Count von Luckner and his men were taken to the prisoner
of war camp up near Auckland, in Motuihe. The Colonel
overseeing him (Colonel Turner) was naïve however and
von Luckner was able to get him and his men fixing it the
ship there, named Pearl. They was given tokens for the
work they did, which they could use to buy food, which
they bought chocolate fish with. They then escaped, living
on what they had. But they were captured again and
brought to Ripapa Island.
Count Felix von Luckner was the highest ranking war
prisoner that New Zealand ever had.
After the war he was released and he returned to
Germany. Hitler wanted his ship to fly the swastika, but
von Luckner said no. He was then in open conflict with the
Nazis, which had grown in power.
Later, on 16th February 1968, Count von Luckner returned
to New Zealand but was not allowed to land.

Fort Jervois
Fort Jervois is the least modified fort. There are four
magazines, and there were 100 rounds in each gun in
each magazine.
The fort was the safest place, as it is under two layers of
brick and four metres of clay.
They had a sentry who patrolled around the corridors of
the fort. For light they used oil lamps in lamp bays, with
glass on either side. Obviously though, the fire needed
oxygen, and so they had a copper tube which ran from the
lamp bays up to the surface.
That was the weakness of a fort in another country which
an Indian girl showed. The girl climbed up on top of the
fort, took a rat and dropped it down the tube. The rat,
frantic at the lack of space, ran around, until eventually it
knocked over the oil lamp which exploded. Being loaded
up with all that ammunition, the whole camp exploded.

Canons
There is an eight inch rifle in Fort Jervois which is one of
the rarest guns in the world, there being only 12 left in the
world. Two of those twelve exist in New Zealand.
They were never used on any actual ships, they only ever
had to do practise shots.
There is also a six inch which was the last gun to ever fire.
In 1984 they had new guns.
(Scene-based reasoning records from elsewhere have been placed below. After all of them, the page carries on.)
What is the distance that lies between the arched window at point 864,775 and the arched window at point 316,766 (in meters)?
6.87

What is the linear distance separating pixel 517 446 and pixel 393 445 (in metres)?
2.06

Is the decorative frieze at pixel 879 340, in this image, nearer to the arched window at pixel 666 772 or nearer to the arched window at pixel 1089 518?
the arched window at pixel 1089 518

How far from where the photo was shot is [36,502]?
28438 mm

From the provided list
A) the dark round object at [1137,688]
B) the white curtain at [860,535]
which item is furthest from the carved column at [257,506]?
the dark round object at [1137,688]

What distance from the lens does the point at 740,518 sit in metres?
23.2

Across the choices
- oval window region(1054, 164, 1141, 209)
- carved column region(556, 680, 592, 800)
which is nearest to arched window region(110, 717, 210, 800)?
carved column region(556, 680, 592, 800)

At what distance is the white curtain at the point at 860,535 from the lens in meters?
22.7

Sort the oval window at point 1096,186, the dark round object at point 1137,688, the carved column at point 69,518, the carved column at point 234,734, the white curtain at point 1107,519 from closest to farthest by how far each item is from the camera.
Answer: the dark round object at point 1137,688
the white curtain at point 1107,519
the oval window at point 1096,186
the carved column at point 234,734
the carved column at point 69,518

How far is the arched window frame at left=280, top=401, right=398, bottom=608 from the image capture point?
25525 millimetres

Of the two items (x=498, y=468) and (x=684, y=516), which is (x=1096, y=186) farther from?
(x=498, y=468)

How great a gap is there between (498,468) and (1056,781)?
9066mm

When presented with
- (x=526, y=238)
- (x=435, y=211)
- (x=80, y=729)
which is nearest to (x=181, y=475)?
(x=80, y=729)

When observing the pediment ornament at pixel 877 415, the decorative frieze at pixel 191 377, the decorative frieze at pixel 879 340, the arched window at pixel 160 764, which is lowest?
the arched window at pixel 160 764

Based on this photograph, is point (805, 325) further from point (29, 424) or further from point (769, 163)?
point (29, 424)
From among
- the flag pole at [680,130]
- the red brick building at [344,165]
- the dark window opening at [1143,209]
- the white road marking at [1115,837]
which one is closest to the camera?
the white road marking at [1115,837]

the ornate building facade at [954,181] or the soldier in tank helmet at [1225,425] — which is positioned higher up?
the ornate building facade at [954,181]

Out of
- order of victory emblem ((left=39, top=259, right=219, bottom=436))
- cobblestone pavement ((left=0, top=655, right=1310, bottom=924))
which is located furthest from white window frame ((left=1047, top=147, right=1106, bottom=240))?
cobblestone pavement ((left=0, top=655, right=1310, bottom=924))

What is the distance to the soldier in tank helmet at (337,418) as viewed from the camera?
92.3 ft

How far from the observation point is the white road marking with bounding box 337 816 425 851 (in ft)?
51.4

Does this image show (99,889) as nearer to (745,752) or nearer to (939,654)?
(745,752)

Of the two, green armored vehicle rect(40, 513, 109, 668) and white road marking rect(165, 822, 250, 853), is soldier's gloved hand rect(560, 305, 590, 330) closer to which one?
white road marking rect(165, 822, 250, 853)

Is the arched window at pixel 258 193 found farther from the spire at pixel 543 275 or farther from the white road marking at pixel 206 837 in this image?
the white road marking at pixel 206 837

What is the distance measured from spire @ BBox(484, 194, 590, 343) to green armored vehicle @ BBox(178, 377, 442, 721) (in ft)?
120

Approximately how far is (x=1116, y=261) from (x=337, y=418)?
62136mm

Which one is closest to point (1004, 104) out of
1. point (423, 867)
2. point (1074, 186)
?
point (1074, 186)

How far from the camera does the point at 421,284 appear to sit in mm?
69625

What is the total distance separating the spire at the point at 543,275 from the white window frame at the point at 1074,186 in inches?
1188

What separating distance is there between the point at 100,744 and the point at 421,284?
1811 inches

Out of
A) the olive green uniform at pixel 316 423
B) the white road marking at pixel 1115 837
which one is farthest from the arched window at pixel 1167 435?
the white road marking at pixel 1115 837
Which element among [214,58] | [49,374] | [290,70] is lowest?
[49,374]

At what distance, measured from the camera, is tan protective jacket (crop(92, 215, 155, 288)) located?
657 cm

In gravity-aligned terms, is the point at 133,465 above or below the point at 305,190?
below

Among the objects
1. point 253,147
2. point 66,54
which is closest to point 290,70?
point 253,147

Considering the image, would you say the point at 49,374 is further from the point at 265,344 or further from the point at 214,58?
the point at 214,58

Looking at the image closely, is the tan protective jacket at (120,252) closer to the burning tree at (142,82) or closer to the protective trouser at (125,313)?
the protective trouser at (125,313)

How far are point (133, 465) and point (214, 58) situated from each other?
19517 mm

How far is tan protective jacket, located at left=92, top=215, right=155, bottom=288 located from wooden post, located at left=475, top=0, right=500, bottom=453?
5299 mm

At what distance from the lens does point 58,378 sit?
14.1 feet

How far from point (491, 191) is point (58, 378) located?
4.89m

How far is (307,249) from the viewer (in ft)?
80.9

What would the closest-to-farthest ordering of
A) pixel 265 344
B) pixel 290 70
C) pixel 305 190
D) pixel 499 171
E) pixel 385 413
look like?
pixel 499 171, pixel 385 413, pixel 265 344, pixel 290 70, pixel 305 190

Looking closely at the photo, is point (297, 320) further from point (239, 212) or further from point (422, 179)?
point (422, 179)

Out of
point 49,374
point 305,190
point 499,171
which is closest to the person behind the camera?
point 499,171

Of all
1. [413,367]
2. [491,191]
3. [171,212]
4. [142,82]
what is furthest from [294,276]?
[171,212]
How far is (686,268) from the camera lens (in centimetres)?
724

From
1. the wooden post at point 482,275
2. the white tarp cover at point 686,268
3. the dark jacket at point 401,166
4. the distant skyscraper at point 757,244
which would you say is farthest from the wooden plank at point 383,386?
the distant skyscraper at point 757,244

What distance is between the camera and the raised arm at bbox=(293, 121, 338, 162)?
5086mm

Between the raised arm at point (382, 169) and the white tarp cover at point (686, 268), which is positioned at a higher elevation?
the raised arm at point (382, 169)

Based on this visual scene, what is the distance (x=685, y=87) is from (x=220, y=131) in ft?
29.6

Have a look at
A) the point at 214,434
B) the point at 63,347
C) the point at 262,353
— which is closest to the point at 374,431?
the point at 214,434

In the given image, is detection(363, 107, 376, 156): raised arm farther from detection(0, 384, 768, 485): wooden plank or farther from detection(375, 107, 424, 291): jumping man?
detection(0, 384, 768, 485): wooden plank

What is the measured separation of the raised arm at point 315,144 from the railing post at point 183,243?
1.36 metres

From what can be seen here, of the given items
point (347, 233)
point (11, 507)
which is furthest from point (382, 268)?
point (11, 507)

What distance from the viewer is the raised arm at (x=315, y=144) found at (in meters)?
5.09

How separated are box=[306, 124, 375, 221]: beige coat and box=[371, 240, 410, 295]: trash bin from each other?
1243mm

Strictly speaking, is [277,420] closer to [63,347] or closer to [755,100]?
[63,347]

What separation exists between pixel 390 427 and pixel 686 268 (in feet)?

The gun took one weeks work
but only had six rounds. They used one round for a
calibration day - to check whether the gun worked.
However, the gun’s recoil mechanism failed and the gun
could never fire again.
The one round which had been fired, was supposed to be
fired into Taylor’s Mistake which it did, but then skimmed
off and destroyed one man’s garden.
They then had five shells, but no gun.